● Given exercise
Copy all of the records below word for word, omitting the pictures.

[Excerpts from a spatial reasoning dataset]
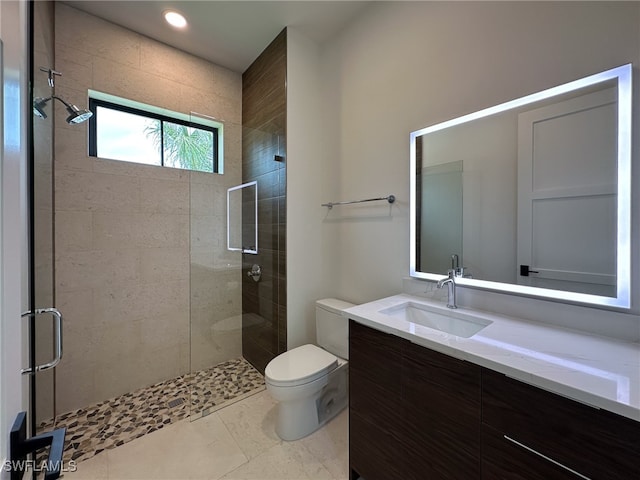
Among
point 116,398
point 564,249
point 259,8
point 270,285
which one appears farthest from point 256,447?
point 259,8

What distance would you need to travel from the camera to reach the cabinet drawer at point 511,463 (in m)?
0.76

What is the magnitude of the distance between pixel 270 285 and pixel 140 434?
129 cm

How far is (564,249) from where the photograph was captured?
1165 millimetres

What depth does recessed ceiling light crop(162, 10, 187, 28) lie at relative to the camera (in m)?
1.95

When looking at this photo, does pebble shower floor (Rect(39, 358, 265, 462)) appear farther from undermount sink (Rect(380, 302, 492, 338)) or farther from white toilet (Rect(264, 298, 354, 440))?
undermount sink (Rect(380, 302, 492, 338))

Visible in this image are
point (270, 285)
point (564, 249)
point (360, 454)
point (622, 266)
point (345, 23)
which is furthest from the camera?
point (270, 285)

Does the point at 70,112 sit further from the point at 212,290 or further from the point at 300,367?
the point at 300,367

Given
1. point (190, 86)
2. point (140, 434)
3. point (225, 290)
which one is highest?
point (190, 86)

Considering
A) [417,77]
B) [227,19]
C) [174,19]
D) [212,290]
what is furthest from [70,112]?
[417,77]

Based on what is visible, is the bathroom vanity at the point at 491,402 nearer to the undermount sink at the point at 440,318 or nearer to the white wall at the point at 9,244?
the undermount sink at the point at 440,318

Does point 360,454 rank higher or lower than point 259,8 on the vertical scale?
lower

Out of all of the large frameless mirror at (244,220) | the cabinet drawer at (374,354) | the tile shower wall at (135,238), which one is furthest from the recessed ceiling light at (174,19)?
the cabinet drawer at (374,354)

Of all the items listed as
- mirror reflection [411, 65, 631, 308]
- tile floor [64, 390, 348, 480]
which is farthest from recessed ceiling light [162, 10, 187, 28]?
tile floor [64, 390, 348, 480]

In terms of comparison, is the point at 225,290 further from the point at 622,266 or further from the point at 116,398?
the point at 622,266
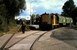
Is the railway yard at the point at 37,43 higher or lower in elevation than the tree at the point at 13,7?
lower

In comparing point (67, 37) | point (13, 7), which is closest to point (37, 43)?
point (67, 37)

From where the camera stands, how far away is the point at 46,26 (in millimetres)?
52188

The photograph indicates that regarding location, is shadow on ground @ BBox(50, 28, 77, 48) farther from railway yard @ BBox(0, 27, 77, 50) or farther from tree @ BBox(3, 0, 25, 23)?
tree @ BBox(3, 0, 25, 23)

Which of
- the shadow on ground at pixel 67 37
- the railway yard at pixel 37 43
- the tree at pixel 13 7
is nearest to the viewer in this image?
the railway yard at pixel 37 43

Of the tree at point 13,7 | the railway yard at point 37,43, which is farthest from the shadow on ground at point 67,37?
the tree at point 13,7

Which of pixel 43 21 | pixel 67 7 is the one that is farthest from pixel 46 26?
pixel 67 7

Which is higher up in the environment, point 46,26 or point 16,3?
point 16,3

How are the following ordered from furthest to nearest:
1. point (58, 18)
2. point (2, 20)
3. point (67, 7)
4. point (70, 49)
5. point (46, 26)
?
point (67, 7), point (58, 18), point (46, 26), point (2, 20), point (70, 49)

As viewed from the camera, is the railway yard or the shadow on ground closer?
the railway yard

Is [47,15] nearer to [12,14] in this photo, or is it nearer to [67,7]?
[12,14]

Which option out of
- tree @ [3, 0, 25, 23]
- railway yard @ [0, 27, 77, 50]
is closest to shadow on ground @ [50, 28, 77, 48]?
railway yard @ [0, 27, 77, 50]

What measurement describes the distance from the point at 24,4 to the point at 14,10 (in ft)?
15.8

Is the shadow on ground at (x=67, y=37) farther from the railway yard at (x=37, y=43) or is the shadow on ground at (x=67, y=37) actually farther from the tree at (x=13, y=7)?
the tree at (x=13, y=7)

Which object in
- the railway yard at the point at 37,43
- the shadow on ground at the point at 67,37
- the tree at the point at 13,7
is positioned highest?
the tree at the point at 13,7
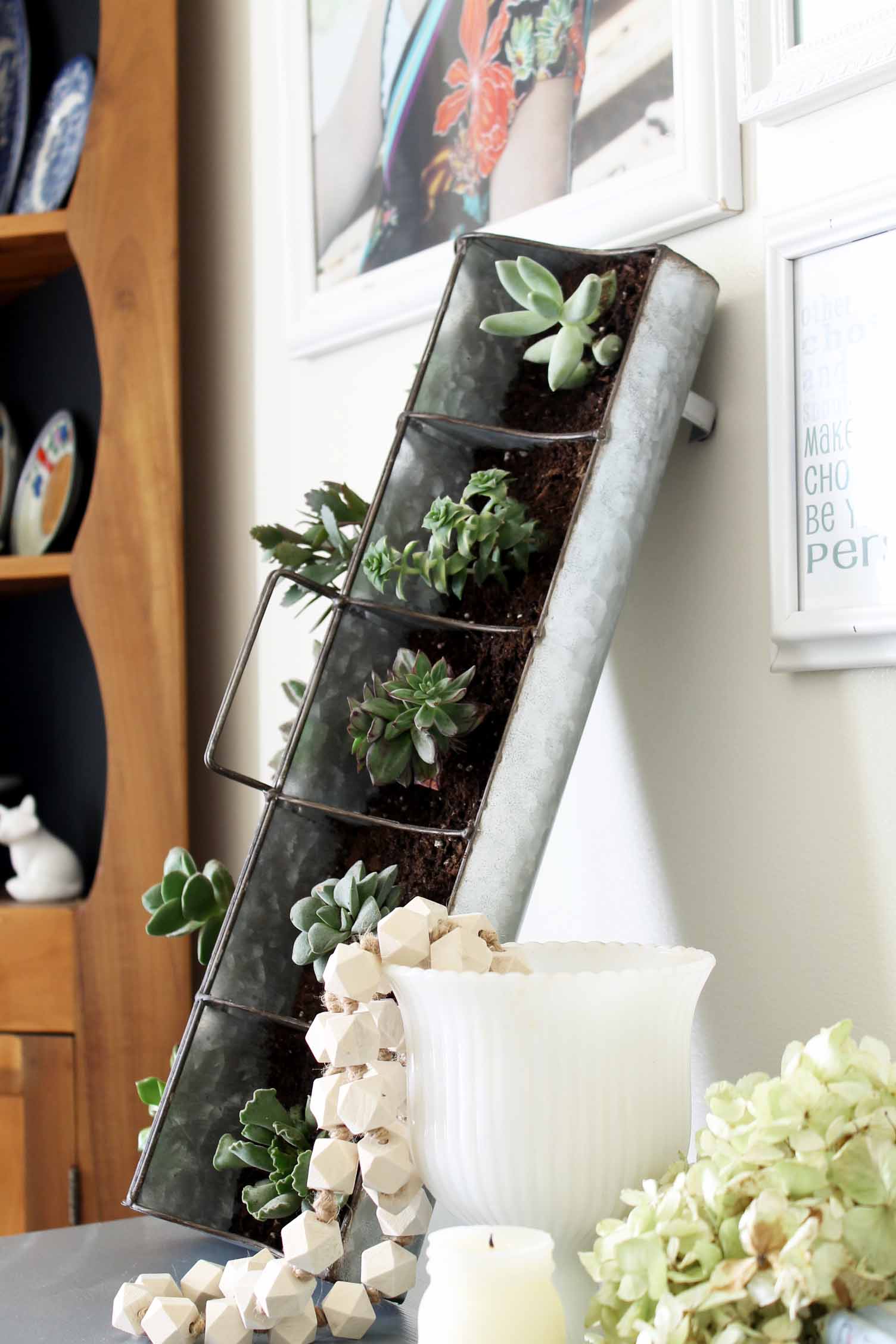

● Result for this exercise
Among
point 116,398
point 564,249
point 259,8
point 270,285
which one appears farthest from point 256,447?
point 259,8

What distance would you need to travel from the camera to reach the cabinet drawer at point 511,463 (in m)?
0.76

What is the magnitude of the distance between pixel 270 285 and pixel 140 434?
129 cm

How far is (564,249) from where the photograph was captured?
1165 millimetres

What depth does recessed ceiling light crop(162, 10, 187, 28) lie at relative to the camera (in m)?
1.95

When looking at this photo, does pebble shower floor (Rect(39, 358, 265, 462)) appear farther from undermount sink (Rect(380, 302, 492, 338)) or farther from white toilet (Rect(264, 298, 354, 440))?
undermount sink (Rect(380, 302, 492, 338))

Visible in this image are
point (270, 285)
point (564, 249)
point (360, 454)
point (622, 266)
point (345, 23)
which is furthest from the camera?
point (270, 285)

Does the point at 70,112 sit further from the point at 212,290 or further from the point at 300,367?
the point at 300,367

Given
1. point (190, 86)
2. point (140, 434)
3. point (225, 290)
which one is highest?
point (190, 86)

Considering
A) [417,77]
B) [227,19]
C) [174,19]
D) [212,290]
what is furthest from [70,112]?
[417,77]

Based on what is visible, is the bathroom vanity at the point at 491,402 nearer to the undermount sink at the point at 440,318 or nearer to the white wall at the point at 9,244?
the undermount sink at the point at 440,318

Does point 360,454 rank higher or lower than point 259,8 on the vertical scale?
lower

Out of all of the large frameless mirror at (244,220) | the cabinet drawer at (374,354) | the tile shower wall at (135,238), which one is furthest from the recessed ceiling light at (174,19)?
the cabinet drawer at (374,354)

Of all the items listed as
- mirror reflection [411, 65, 631, 308]
- tile floor [64, 390, 348, 480]
which is farthest from recessed ceiling light [162, 10, 187, 28]?
tile floor [64, 390, 348, 480]

In terms of comparison, is the point at 225,290 further from the point at 622,266 or further from the point at 116,398?
the point at 622,266
Is the railway yard at the point at 37,43 higher or lower in elevation than the tree at the point at 13,7?
lower

In comparing point (67, 37) | point (13, 7), which is closest to point (37, 43)?
point (67, 37)

From where the camera stands, how far away is the point at 46,26 (in millimetres)?
52188

The photograph indicates that regarding location, is shadow on ground @ BBox(50, 28, 77, 48) farther from railway yard @ BBox(0, 27, 77, 50) or farther from tree @ BBox(3, 0, 25, 23)?
tree @ BBox(3, 0, 25, 23)

Which of
- the shadow on ground at pixel 67 37
- the railway yard at pixel 37 43
- the tree at pixel 13 7
is nearest to the viewer in this image?
the railway yard at pixel 37 43

Of the tree at point 13,7 | the railway yard at point 37,43, which is farthest from the shadow on ground at point 67,37?
the tree at point 13,7

Which of pixel 43 21 | pixel 67 7 is the one that is farthest from pixel 46 26?
pixel 67 7

Which is higher up in the environment, point 46,26 or point 16,3?
point 16,3

How are the following ordered from furthest to nearest:
1. point (58, 18)
2. point (2, 20)
3. point (67, 7)
4. point (70, 49)
5. point (46, 26)
?
point (67, 7), point (58, 18), point (46, 26), point (2, 20), point (70, 49)

As viewed from the camera, is the railway yard or the shadow on ground closer?
the railway yard

Is [47,15] nearer to [12,14] in this photo, or is it nearer to [67,7]?
[12,14]

Which option out of
- tree @ [3, 0, 25, 23]
- railway yard @ [0, 27, 77, 50]
is closest to shadow on ground @ [50, 28, 77, 48]?
railway yard @ [0, 27, 77, 50]

What measurement describes the distance from the point at 24,4 to the point at 14,10 (in ft)?
15.8

Is the shadow on ground at (x=67, y=37) farther from the railway yard at (x=37, y=43) or is the shadow on ground at (x=67, y=37) actually farther from the tree at (x=13, y=7)?
the tree at (x=13, y=7)

Which object in
- the railway yard at the point at 37,43
- the shadow on ground at the point at 67,37
- the tree at the point at 13,7
is positioned highest?
the tree at the point at 13,7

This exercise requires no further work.